### Görevler
1. Osmanlı Devleti'ni anlatan metinde "Fatih'in Sinop, Amasra" ile başlayıp "yargısıyla açıklanabilir." ifadesine kadar süren bölümü, "Amasra" yerine "Samsun" getirerek yeniden yazın.
2. Osmanlı Devleti'ni anlatan metni kaldığı yerden sürdürün.

#### Kaynak alıntı

Osmanlı Devleti'nin,
yükselme döneminde tüm iç ve dış sorunlarını kendi görüşleri doğrultusunda
çözmesi, devletin ulaştığı siyasal güç temel alınarak açıklanabilir.
Fatih Sultan Mehmet'in
İstanbul'da bir Ortodoks Kilisesi kurdurmasında, Avrupa Hristiyan birliğinin
kurulmasını önleme isteği doğrudan etkili olmuştur.
Fatih Sultan Mehmet'in
Rum ve Ermenilere ayrı kiliseler kurdurması, azınlıkların Osmanlıya karşı
birleşmelerini önlemeye yönelik bir tedbirdir.
Osmanlı Devleti'nin
Akkoyunlu ve Safevi devletleriyle karşı karşıya gelmesi, tarafların "Anadolu'da
hakimiyet kurma" isteklerinin bir ürünüdür.
Fatih'in Sinop, Amasra
ve Konya'yı alması, "Osmanlı Devleti'nin Anadolu
Türk siyasal birliğini kurmayı bir devlet politikası haline getirdiği"
yargısıyla açıklanabilir.
Başta Papalık olmak
üzere Avrupa devletlerinin Cem Sultan Olayı'na müdahale etmesi, "Avrupalıların,
Cem Olayı'nı kullanarak Osmanlı üzerinde siyasal baskı kurmak istedikleri"

########
#### Veri kayıtları

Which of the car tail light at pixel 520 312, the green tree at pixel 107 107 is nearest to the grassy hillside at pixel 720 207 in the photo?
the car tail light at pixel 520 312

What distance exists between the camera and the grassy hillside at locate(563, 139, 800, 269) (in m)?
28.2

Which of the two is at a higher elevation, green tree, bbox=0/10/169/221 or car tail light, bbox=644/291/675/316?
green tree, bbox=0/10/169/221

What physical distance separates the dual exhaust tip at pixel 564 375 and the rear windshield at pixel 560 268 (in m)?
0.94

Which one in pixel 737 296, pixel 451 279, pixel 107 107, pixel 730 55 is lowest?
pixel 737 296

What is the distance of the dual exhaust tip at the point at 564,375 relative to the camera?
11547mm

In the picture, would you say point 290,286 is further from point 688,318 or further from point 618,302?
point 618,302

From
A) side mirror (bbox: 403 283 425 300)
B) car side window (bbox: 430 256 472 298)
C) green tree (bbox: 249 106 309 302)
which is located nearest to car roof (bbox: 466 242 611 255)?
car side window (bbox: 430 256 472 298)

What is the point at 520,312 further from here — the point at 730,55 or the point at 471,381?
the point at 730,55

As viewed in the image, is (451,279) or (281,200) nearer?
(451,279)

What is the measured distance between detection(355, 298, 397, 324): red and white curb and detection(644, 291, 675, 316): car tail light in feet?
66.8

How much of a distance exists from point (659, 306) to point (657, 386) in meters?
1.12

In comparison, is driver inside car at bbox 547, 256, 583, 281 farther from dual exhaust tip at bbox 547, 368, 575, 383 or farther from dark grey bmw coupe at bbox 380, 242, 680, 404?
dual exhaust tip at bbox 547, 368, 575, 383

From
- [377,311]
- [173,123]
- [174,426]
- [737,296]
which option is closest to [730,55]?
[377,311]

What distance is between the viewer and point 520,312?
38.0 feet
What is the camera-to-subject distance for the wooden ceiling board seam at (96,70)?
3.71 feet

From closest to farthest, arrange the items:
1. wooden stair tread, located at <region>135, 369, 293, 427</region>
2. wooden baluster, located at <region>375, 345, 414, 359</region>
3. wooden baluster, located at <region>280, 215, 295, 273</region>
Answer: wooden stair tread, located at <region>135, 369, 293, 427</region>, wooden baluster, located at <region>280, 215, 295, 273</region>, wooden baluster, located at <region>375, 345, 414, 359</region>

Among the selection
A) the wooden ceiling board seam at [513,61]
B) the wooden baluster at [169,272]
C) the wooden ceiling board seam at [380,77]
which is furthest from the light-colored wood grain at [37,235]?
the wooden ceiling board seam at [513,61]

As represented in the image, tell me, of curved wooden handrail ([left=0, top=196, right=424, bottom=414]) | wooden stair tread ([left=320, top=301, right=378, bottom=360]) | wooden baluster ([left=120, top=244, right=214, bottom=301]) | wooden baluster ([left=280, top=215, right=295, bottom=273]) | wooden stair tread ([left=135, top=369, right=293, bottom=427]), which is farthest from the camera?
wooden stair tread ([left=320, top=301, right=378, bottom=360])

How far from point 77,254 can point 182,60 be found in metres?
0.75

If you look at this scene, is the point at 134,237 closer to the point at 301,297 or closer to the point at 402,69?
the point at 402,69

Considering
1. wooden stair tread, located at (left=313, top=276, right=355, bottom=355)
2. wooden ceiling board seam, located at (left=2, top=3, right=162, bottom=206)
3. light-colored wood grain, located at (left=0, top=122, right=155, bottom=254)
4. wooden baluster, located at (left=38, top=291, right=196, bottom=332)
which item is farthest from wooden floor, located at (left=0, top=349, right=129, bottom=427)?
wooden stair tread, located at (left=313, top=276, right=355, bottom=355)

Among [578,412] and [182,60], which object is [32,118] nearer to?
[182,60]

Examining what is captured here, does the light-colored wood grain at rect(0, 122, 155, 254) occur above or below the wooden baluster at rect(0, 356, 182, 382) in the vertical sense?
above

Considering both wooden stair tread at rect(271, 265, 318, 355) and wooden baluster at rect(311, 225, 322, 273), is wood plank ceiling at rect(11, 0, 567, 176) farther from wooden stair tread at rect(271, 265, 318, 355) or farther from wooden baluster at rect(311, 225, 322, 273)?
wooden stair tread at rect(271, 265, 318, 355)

########

### Yanıt listesi
1.
Fatih'in Sinop, Samsun
ve Konya'yı alması, "Osmanlı Devleti'nin Anadolu
Türk siyasal birliğini kurmayı bir devlet politikası haline getirdiği"
yargısıyla açıklanabilir.

2.
yargısını doğrular.
İspanya'daki Hristiyan
engizisyon mahkemelerinin işkencelerinden kaçan Yahudilerin Osmanlı Devleti'ne
sığınması, Osmanlı ülkesinin ezilen insanlar için güvenli ve hoşgörülü
bir yer olduğunu kanıtlar.
Osmanlı Devleti'nin
Hint deniz seferlerine gereken önemi vermemesi, "seferlerin
öneminin ve denizaşırı gelişmelerin Osmanlılar tarafından yeterince kavranmadığı"
yargısı temel alınarak açıklanabilir.
Kanuni Sultan Süleyman'ın
Fransa'ya kapitülasyon hakları vermesi, Osmanlıların Avrupa siyasal birliğinin
kurulmasını önleme siyaseti ile ilgili bir gelişmedir.
Osmanlı tarihinde
belli yılların (dönemlerin) kişi adlarıyla anılmasının nedeni, bu kişilerin
tarihin akışında rol oynamalarıdır.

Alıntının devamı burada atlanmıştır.